明るさを、多くの人を巻き込んでいく上で必要な仕事の道具と認識しているからだ。
誰でも不機嫌になることはある。
しかし、ネアカの重要性を知っていて、ここへの対処を意図して行なっているから最小時間に、機嫌の悪い時間をとどめられるようにしている。

 明るいリーダーの多くは、元々が明るい性格だとか、元気が取り柄だとか、本人の気質によるものではなさそうだ。
数々の企業を立て直してきた山中さんもその一人。
自分の機嫌をコントールする技を、企業変革をリードしていく中で、身に付けてきた、と言う。
最初のうちは、みんなの前で大きな声で怒ることも、特定の人に詰め寄るような後味の悪い場面も多々あった。
山中さんは、家に帰ってからも、怒ったことや詰め寄ったことでの後味の悪さで眠りにつくのが、遅くなった日々も長く続いたそうだ。

「このままでは自分の体がもたない」と感じるくらいに疲れたときに、「自分の機嫌は自分で取っていこう」と思い直した。
なぜなら、「誰もトップである自分の機嫌は取ってはくれない。社員のときは上司もいたし、同僚も気にかけてくれていた。
この延長にいる自分がいけなかった、自分の体、社員のためにも、機嫌対策を立てよう」と決めた。

 手始めに、今日できたことの振り返りから着手した。
行動を振り返って、ベストパフォーマンスを書き出していった。
腹立たしいことも書き出していった。
文字にすることで、うまくいったことも、そうでないことも、客観的に見られるようになったのが大きい。
うまくいったことは半分のスピードで、うまくいかなかったことは、事前に対策を打つことで。
自分の機嫌と、第三者的視点をもって、メンテナンスしていった。

 自分の仕事に対するうれしさは、昨日とは違う仕事の仕方、創意工夫が発見できた時。
逆に、イライラは、何回言っても直らない繰り返し作業に見えてしまったときである。
業務だけでない気持ちの振り返りを行なっていく中で、自分が社員にリクエストすべき、仕事の一丁目一番地「今日は昨日と何を変えましたか」が見えてきた。

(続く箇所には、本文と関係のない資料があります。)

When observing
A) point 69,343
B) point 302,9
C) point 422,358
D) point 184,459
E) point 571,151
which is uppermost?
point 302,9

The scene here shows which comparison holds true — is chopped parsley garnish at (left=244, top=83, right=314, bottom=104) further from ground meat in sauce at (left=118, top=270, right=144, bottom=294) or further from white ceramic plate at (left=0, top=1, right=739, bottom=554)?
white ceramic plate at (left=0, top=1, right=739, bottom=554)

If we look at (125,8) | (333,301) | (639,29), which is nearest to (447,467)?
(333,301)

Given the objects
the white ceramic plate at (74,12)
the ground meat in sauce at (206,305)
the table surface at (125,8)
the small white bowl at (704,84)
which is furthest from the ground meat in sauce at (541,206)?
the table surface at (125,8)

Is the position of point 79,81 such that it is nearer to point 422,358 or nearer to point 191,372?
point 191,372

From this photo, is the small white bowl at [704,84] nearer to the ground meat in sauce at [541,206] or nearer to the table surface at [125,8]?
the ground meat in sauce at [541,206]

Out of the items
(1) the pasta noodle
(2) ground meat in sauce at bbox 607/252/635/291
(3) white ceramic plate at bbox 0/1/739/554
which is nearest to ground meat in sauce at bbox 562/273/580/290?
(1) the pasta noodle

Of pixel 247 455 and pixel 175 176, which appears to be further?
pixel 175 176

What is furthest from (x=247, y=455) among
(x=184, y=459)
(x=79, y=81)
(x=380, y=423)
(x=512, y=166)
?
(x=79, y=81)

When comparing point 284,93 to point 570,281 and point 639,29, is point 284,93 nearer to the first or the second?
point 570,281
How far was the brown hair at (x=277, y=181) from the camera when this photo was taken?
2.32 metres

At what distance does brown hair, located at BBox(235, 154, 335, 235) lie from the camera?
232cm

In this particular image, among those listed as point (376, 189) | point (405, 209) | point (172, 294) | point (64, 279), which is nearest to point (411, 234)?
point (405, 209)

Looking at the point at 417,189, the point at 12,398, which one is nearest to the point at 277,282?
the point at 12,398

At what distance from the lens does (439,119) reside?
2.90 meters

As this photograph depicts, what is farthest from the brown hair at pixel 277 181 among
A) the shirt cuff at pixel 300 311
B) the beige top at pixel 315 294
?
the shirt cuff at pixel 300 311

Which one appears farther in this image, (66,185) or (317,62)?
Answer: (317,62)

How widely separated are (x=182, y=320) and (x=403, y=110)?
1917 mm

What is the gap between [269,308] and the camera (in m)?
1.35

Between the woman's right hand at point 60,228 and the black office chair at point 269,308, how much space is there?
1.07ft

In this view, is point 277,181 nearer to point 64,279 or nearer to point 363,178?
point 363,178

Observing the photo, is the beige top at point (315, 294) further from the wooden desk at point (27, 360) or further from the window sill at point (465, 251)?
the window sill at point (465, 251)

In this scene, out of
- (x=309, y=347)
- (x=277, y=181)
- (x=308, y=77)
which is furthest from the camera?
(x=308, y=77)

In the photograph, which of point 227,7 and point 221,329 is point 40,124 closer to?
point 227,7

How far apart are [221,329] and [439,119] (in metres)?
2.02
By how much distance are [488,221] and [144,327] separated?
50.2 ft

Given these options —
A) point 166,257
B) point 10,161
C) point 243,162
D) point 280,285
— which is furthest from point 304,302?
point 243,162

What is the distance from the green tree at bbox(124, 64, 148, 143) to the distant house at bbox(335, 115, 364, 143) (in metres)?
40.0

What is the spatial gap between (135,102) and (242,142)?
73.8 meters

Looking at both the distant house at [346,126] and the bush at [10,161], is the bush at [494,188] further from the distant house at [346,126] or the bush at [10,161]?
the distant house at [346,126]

 自分とメンバーの間に置くべき、仕事の仕方の良しあしをはかるモノサシが分かってから、社内のいたるところに、メッセージを張り出した。
自分が大切にしていることはこれです。
これだけは、意識して仕事をしてください。
そうすると、皆さんも成長できるし、会社ももうかる。
そして、何より、私の仕事を見る目が鍛えられる。

 山中さんは、メンバーと自分の間にあるモノサシを明らかにしていくという行為と、日々の業務だけでなく気持ちも振り返る時間を持ち、自分の機嫌を保てるようになった。
聖人君子だから、できたものではない。

 リーダーになったら、自分の機嫌を取ってくれない。
この当たり前の事実に気づかずに、部下の前で文句を言ってしまっている人も少なくはないだろう。
言いたくなる気持ちも、必要以上にメンバーに厳しくしてしまいたくなる気持ちも分かる。
しかし、明るさは仕事を前に進めていくための道具であるのだ。
自分の機嫌を自分で取るための仕掛けをつくっていこう。